Beginning this week through May 20, HopkinsLocal's Idea Lab crowdsourcing website will be open for proposals related to two topics:

  • How the university and health system can address economic inequality through its efforts to build, hire, and buy locally
  • Ways the institutions can share their progress so those who would benefit most are informed

Johns Hopkins students, faculty, and staff, and members of the Baltimore community can submit their ideas or add comments to ideas that have already been posted.

"We are excited to launch the next phase of HopkinsLocal in July, which will continue to use clear, ambitious goals and public accountability to drive our investment in our city and our neighbors," says Kylie Patterson, director for local economic inclusion. "This online conversation is a way to hear innovative thoughts on how we can successfully raise the bar, and we will incorporate the most effective ones into our strategy going forward."

Ideas that can realistically be implemented and that relate to HopkinsLocal's three areas of focus—construction, hiring, and purchasing—will be considered.
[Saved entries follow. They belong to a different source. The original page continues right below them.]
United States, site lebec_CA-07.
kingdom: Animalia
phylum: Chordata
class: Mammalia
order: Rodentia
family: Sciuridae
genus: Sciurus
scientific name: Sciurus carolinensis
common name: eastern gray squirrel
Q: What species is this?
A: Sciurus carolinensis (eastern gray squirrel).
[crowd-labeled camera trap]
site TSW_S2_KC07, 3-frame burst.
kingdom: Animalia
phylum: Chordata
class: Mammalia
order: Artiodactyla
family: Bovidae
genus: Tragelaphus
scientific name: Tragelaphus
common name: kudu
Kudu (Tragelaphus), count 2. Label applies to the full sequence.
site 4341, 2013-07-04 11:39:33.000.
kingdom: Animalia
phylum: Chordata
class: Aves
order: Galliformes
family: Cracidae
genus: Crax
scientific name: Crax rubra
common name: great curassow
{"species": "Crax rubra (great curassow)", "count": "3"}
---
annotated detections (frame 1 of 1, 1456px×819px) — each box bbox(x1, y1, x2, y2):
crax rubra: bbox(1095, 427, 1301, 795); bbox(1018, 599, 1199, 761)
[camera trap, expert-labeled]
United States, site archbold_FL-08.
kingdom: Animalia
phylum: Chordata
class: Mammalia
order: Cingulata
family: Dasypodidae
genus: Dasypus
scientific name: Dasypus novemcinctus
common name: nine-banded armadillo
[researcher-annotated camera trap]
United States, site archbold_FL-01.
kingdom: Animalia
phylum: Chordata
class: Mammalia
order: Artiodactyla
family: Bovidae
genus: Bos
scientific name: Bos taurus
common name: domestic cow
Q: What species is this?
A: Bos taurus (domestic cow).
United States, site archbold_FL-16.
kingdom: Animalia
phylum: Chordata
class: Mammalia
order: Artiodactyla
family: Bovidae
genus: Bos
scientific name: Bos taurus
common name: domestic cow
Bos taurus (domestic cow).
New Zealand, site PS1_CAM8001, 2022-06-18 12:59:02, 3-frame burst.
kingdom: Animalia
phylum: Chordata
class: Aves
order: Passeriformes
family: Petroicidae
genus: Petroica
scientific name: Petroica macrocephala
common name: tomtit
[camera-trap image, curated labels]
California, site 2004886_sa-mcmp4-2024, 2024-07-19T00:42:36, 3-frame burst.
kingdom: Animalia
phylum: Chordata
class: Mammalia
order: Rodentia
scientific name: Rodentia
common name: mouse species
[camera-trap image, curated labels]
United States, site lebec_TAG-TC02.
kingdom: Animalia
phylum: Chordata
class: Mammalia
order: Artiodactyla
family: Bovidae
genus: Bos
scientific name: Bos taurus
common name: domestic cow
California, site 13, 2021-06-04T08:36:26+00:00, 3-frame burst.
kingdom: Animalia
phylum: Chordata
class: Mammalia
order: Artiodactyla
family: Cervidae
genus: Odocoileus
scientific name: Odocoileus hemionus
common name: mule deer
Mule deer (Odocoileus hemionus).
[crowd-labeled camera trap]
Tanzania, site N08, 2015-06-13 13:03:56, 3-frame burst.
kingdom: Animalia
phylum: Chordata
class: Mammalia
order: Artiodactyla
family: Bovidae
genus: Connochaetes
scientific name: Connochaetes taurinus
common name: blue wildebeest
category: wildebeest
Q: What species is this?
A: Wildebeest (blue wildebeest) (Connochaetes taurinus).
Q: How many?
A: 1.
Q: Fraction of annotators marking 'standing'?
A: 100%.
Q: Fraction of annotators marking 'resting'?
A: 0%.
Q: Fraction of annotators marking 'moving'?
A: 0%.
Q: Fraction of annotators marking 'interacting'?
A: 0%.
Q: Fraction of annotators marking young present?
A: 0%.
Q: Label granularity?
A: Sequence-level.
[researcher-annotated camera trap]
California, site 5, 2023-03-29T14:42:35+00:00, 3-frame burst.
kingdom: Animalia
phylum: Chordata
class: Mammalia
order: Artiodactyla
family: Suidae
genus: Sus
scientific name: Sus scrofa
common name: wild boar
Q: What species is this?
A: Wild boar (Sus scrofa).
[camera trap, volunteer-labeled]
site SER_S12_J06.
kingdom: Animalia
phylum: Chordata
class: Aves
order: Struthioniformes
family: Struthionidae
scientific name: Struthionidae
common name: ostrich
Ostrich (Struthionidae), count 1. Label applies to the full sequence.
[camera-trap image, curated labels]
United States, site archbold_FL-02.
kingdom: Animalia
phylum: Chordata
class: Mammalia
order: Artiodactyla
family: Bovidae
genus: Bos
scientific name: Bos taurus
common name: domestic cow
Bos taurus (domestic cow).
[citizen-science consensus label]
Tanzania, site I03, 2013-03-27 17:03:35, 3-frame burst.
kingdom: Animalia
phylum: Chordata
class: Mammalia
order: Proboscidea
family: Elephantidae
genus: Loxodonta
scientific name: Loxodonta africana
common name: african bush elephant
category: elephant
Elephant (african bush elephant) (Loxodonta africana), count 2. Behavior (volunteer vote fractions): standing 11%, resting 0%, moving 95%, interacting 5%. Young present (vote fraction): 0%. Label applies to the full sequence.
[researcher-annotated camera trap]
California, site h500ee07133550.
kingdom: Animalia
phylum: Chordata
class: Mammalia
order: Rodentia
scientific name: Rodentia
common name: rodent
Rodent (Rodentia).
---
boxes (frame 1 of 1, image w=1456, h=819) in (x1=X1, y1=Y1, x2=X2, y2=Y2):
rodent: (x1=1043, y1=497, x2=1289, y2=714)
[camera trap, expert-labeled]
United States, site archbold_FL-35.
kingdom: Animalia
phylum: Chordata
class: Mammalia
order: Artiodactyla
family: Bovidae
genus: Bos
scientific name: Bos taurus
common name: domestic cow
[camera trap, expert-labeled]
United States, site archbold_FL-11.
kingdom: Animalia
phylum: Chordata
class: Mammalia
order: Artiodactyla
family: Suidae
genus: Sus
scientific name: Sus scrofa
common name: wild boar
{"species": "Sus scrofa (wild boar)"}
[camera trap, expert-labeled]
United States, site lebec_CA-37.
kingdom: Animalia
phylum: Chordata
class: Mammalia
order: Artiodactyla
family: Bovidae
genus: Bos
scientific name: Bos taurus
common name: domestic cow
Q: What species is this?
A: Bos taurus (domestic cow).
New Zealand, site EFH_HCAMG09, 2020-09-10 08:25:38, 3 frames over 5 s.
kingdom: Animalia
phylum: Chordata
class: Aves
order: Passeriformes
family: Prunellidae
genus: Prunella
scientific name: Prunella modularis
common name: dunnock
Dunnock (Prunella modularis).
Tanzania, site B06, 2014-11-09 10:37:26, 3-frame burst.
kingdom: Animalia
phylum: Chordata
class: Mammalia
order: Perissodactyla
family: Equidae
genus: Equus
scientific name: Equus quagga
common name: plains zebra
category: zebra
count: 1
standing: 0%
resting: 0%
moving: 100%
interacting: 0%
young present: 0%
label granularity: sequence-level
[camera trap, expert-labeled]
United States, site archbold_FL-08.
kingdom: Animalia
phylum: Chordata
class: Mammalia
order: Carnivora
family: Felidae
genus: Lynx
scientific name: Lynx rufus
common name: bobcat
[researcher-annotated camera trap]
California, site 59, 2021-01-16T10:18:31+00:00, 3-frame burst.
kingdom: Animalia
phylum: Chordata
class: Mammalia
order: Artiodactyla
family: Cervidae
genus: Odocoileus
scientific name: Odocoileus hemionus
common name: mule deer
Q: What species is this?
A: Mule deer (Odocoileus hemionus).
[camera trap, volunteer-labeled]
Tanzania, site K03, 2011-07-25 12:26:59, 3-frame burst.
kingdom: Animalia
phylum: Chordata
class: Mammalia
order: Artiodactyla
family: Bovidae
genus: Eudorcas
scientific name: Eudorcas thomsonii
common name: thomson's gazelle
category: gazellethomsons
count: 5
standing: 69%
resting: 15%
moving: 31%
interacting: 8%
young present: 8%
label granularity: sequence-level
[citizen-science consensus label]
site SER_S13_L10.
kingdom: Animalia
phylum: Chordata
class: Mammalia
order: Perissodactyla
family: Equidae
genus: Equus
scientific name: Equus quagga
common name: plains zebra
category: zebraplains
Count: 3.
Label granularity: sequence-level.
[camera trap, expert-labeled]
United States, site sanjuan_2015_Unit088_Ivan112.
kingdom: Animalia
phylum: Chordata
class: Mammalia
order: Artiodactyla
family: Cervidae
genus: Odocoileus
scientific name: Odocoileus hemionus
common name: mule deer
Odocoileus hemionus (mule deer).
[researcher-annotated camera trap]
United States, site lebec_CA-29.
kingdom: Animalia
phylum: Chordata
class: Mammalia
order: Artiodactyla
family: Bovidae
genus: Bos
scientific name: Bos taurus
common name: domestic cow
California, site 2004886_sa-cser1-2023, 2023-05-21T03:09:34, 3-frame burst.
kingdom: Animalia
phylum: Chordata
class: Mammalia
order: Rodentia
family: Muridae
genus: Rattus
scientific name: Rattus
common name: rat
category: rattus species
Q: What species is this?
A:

University and health system leaders are interested in hearing about potential partnerships or connections with existing programs or organizations, where appropriate.

Submissions and comments will be moderated and will only be posted if they meet the rules and guidelines for the Idea Lab and address one of the two stated topics.

"There have been so many productive conversations with city residents, nonprofit groups, community associations, and other engaged partners that have shaped the success of HopkinsLocal," Patterson says. "But we think there are many more people in our community who have experience, insight, and big ideas that will help us do even more. We look forward to a thoughtful and fruitful conversation made possible by the online Idea Lab format."